Genomic distance–dependent dynamics of locus pairs from kilobases to megabases
The interphase chromosomes are folded in 3D with a hierarchy of architectures at different length scales from sub-kilobase to megabases (Risca and Greenleaf, 2015). Less is known of the higher-order structure and dynamics beyond nucleosomes at scales such as few to tens of kilobases (e.g., regulatory elements), hundreds of kilobases (e.g., TADs) from chromosome capture methods (Rao et al., 2014), and megabase chromosomal domains visualized by microscopy (Cremer and Cremer, 2001). Here we quantified the average inter-locus distance of locus pairs from kilobases to megabases including 4.6 kb (IDR2/IDR3), 80 kb (IDR1/IDR3), 1.2 Mb (TCF3/IDR3), 4.2 Mb (IDR4/IDR3), 7.8 Mb (FBN3/IDR3), and 20.6 Mb (PR1/IDR3; Fig. 3 A). As shown in the cumulative probability plots in Fig. 3 B, the observed mean inter-locus distances positively correlated with the genomic distance within 1 Mb and become less different when further increased the genomic distance, suggesting a diversity of chromosome folding states and inter-locus distances at the kilobase to megabase scales. The mean spatial distance between loci when scaled to the genomic distance has been proposed to plot as a power law with the ∼0.3 exponent expected from an ideal fractal-globule polymer model (Wang et al., 2016). This exponent for the PR1/IDR3 20 Mb domain of chromosome 19 was measured to be 0.22 (Fig. 3 C), which is nearly identical to the exponent 0.21, estimated in fixed cells by FISH (Wang et al., 2016). The exponents progressively decreased as the inter-locus distance increased while the degree of variation decreased. These results indicate a positive correlation between the measured inter-locus distances and the known genomic distances within 1 Mb but which deviates when they are further apart.
We then chose four pairs of loci, 4.6 kb (IDR2/IDR3), 80 kb (IDR1/IDR3), 1.2 Mb (TCF3/IDR3), and 4.2 Mb (IDR4/IDR3), to measure their dynamics.
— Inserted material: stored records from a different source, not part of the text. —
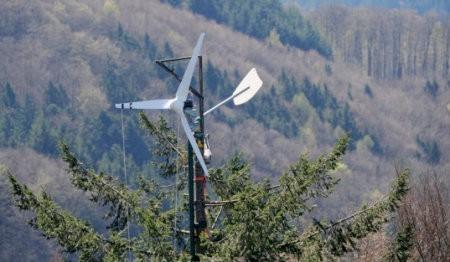 Las turbinas instaladas en árboles son menos eficaces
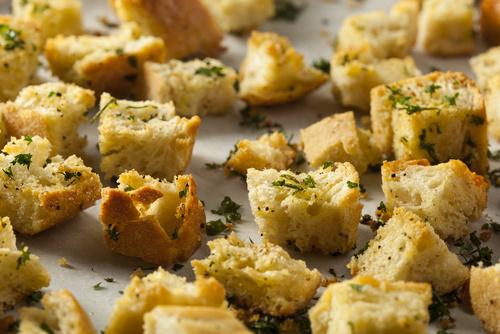 Mama_Lama_Salat mit Croutons.jpg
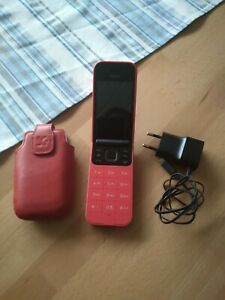 Nokia 2720 - 4GB - Meerschwarz (Ohne Simlock) (Einzel-SIM)mit zubehör
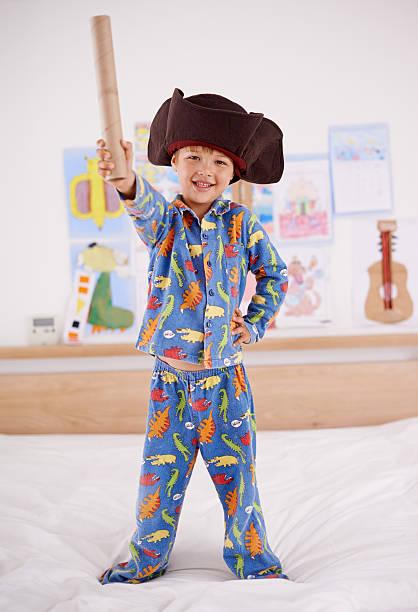 mir ihren schatz! - piratenzimmer themen stock-fotos und bilder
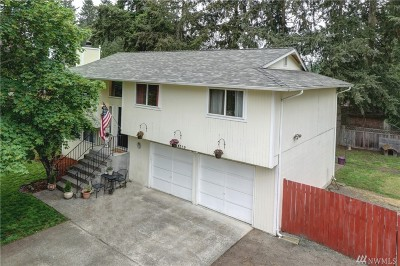 Puyallup Single Family Home For Sale: 16119 69th Av Ct E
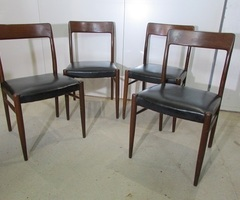 4 chaises scandinaves , incontournables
We tracked their movements relative to each other and thereby explore how inter-locus distances contribute to the local and domain dynamics of these chromosomal sites. Late G1 phase was chosen for this comparison as substantially relative movement and centroid (domain) movement of the 4.6 kb IDR2/IDR3 pair was observed in this cell cycle stage. The data and analysis show (Table 1) that both dynamics of locus pairs are best fitted by sub-diffusion with exponents less than one in the period of measuring time. As shown in Fig. 3 D, the relative MSD for the 4.6-kb pair (IDR2/IDR3) plateaued at ∼0.03 µm2, and the 80-kb pair (IDR1/IDR3) at ∼0.06 µm2, while the 1.2-Mb pair (TCF3/IDR3) and 4.2-Mb pair (IDR4/IDR3) MSD curves reached ∼0.14 µm2 without plateauing. To further quantify the dynamics, we calculated the trajectory radius as shown in Table 1. The average radii of trajectories increased from 1.12 ± 0. 22 × 10−1 µm for the 4.6-kb pair (IDR2/IDR3), or 1.45 ± 0.18 × 10−1 μm for the 80-kb pair (IDR1/IDR3) to 2.09 ± 0.51 × 10−1 µm for the 1.2-Mb pair (TCF3/IDR3), and no further increase for the 4.2-Mb pair (IDR4/IDR3; 2.09 ± 0.46 × 10−1 µm; Fig. 3 E and Table 1). The trajectory radius measures the mobility as a function of time and can also be regarded as the effective confined radius of the dynamics before reaching plateaus (also see length of constraint in Amitai et al., 2017). These results show that the trajectory radii of relative dynamics expand along with the increase of genomic distance within 1 Mb but deviate when they are located at megabases apart. Notably, the centroid MSDs of the megabase pairs, the 1.2-Mb pair (TCF3/IDR3), and the 4.2-Mb pair (IDR4/IDR3) are lower than the centroid MSDs of the kilobase pairs. The reduction of centroid motions can be explained by the correlation of the movement of the pair. We calculated the cross-correlation (Ichiye and Karplus, 1991) of four pairs of loci. The mean cross-correlation is 0.67 ± 1.33 for the 4.6-kb pair (IDR2/IDR3), 0.53 ± 0.17 for the 80-kb pair (IDR1/IDR3), 0.10 ± 0.21 for the 1.2-Mb pair (TCF3/IDR3), and 0.21 ± 0.18 for the 4.2-Mb pair (IDR4/IDR3). As expected, the motions of the 1.2-Mb pair (TCF3/IDR3) and 4.2-Mb pair (IDR4/IDR3) are less correlated than others, which is consistent with their lower centroid motions.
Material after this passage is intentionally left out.